Da Série Debaixo do Nariz – Craquelar o Escudo do Egoísmo.

Assédio ou Obsessão Espiritual: Quando a Consciência se Torna Campo de Disputa

6 de agosto de 2026

Assédio ou Obsessão Espiritual: Quando a Consciência se Torna Campo de Disputa

6 de agosto de 2026

Da Série Debaixo do Nariz : Para Craquelar o Escudo do Egoísmo.

A coragem de olhar o que a hipocrisia insiste em não ver.


Uma continuação necessária

Há poucos dias, escrevi sobre Majd Kamalmaz — O Homem que Escutava o Coração do Mundo, o psicoterapeuta sírio-americano e treinador HeartMath desaparecido em um posto de controle em Damasco em 2017, cuja morte no cativeiro foi finalmente confirmada. Aquela foi uma despedida. Este texto é a continuação que o próprio Majd, se pudesse, teria pedido.

Porque Majd não foi uma exceção trágica. Ele foi um entre milhares. E o silêncio que engoliu o seu nome continua engolindo nomes que nunca chegam aos jornais, nomes que não entram nas rodas de conversa educada, nomes que o mundo prefere não pronunciar porque pronunciá-los exigiria mudar alguma coisa.

Este texto é sobre esses nomes.

E sobre a maquinaria de indiferença que os fabrica.


O corpo dos que se recusam a abandonar o mundo

Comecemos pelo dado mais duro, aquele que a diplomacia protocolar preferiria manter em nota de rodapé.

O ano de 2024 foi o mais letal já registrado para trabalhadores humanitários em toda a história. Segundo o Escritório das Nações Unidas para a Coordenação de Assuntos Humanitários (OCHA), 383 humanitários foram mortos em 2024 — um aumento de 31% em relação a 2023, que já havia sido o ano-recorde anterior. Outros 308 foram feridos, 125 sequestrados e 45 detidos apenas naquele ano (OCHA, 2025).

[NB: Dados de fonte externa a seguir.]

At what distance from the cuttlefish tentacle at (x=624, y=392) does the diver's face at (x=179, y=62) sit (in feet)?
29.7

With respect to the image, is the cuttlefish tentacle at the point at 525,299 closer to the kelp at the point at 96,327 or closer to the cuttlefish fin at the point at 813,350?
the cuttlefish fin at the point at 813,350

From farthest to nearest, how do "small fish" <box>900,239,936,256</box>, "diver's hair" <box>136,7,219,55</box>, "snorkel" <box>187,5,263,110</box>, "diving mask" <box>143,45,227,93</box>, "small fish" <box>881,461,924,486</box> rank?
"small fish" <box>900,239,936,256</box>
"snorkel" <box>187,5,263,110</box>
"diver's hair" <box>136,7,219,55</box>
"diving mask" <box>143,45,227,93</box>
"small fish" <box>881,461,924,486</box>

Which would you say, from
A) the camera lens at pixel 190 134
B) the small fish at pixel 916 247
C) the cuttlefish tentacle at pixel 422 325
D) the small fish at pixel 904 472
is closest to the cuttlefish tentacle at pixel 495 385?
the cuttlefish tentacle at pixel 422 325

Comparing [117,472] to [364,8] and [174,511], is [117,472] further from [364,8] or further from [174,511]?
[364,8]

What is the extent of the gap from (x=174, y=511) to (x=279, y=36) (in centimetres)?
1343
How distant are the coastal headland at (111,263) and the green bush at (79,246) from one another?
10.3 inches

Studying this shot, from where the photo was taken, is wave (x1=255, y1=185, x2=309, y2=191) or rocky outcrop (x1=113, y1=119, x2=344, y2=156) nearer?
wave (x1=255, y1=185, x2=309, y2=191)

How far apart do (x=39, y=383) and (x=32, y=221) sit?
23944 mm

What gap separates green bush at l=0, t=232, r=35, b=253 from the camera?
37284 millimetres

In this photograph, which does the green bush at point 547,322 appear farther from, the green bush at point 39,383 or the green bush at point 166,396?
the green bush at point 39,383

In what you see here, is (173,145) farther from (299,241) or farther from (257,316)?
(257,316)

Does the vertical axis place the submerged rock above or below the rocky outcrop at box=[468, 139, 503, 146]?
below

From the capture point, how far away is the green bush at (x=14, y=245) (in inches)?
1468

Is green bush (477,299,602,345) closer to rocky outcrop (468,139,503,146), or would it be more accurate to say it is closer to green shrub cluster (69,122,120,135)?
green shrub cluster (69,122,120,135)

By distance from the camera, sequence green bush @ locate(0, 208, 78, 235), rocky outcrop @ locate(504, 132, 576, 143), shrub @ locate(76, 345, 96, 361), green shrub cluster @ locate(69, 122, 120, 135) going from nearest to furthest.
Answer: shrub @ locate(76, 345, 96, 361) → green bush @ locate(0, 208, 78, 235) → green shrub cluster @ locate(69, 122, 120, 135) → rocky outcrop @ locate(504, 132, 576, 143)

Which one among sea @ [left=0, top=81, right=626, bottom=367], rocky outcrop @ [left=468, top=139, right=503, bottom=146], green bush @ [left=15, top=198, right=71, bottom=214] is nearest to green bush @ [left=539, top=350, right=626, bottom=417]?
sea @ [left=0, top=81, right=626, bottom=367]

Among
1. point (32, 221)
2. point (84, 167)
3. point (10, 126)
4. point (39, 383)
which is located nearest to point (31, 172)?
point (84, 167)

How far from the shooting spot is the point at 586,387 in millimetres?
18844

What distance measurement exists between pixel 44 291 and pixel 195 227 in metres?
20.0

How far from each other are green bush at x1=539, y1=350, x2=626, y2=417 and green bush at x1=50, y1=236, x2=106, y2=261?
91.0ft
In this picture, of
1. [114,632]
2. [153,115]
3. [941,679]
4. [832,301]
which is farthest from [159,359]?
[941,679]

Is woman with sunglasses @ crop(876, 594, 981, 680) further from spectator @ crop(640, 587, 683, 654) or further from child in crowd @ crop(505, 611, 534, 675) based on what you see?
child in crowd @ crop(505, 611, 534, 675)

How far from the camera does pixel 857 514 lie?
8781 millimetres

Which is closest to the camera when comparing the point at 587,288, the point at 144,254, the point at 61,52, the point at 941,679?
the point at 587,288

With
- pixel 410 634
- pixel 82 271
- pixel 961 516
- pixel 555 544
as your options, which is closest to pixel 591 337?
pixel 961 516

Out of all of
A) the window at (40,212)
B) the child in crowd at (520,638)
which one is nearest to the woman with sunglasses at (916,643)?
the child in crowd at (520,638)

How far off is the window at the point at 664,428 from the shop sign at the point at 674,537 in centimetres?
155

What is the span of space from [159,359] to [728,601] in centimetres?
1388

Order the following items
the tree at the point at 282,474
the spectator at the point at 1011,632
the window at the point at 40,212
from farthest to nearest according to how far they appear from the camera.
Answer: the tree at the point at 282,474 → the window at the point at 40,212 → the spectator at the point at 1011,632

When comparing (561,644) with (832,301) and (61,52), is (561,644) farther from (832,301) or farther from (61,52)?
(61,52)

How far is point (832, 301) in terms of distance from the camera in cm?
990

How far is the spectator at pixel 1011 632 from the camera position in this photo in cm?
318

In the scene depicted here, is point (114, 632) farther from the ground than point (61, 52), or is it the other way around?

A maioria não eram estrangeiros brancos com passaporte diplomático. Eram trabalhadores locais — sírios, sudaneses, palestinos, congoleses, iemenitas — atacados no exercício de suas funções ou dentro de suas próprias casas. Gaza concentrou 181 mortes; o Sudão, 60. Em 21 países houve aumento de violência contra humanitários em relação ao ano anterior, e — este é o ponto que raramente ganha manchete — atores estatais foram os autores mais frequentes (OCHA, 2025).

Os primeiros oito meses de 2025 já registram 265 humanitários mortos, segundo dados provisórios do Aid Worker Security Database, sem qualquer sinal de reversão da curva (HUMANITARIAN OUTCOMES, 2025).

Tom Fletcher, subsecretário-geral da ONU para Assuntos Humanitários, foi direto: Ataques nesta escala, com impunidade absoluta, são uma acusação vergonhosa contra a inação e a apatia internacionais”.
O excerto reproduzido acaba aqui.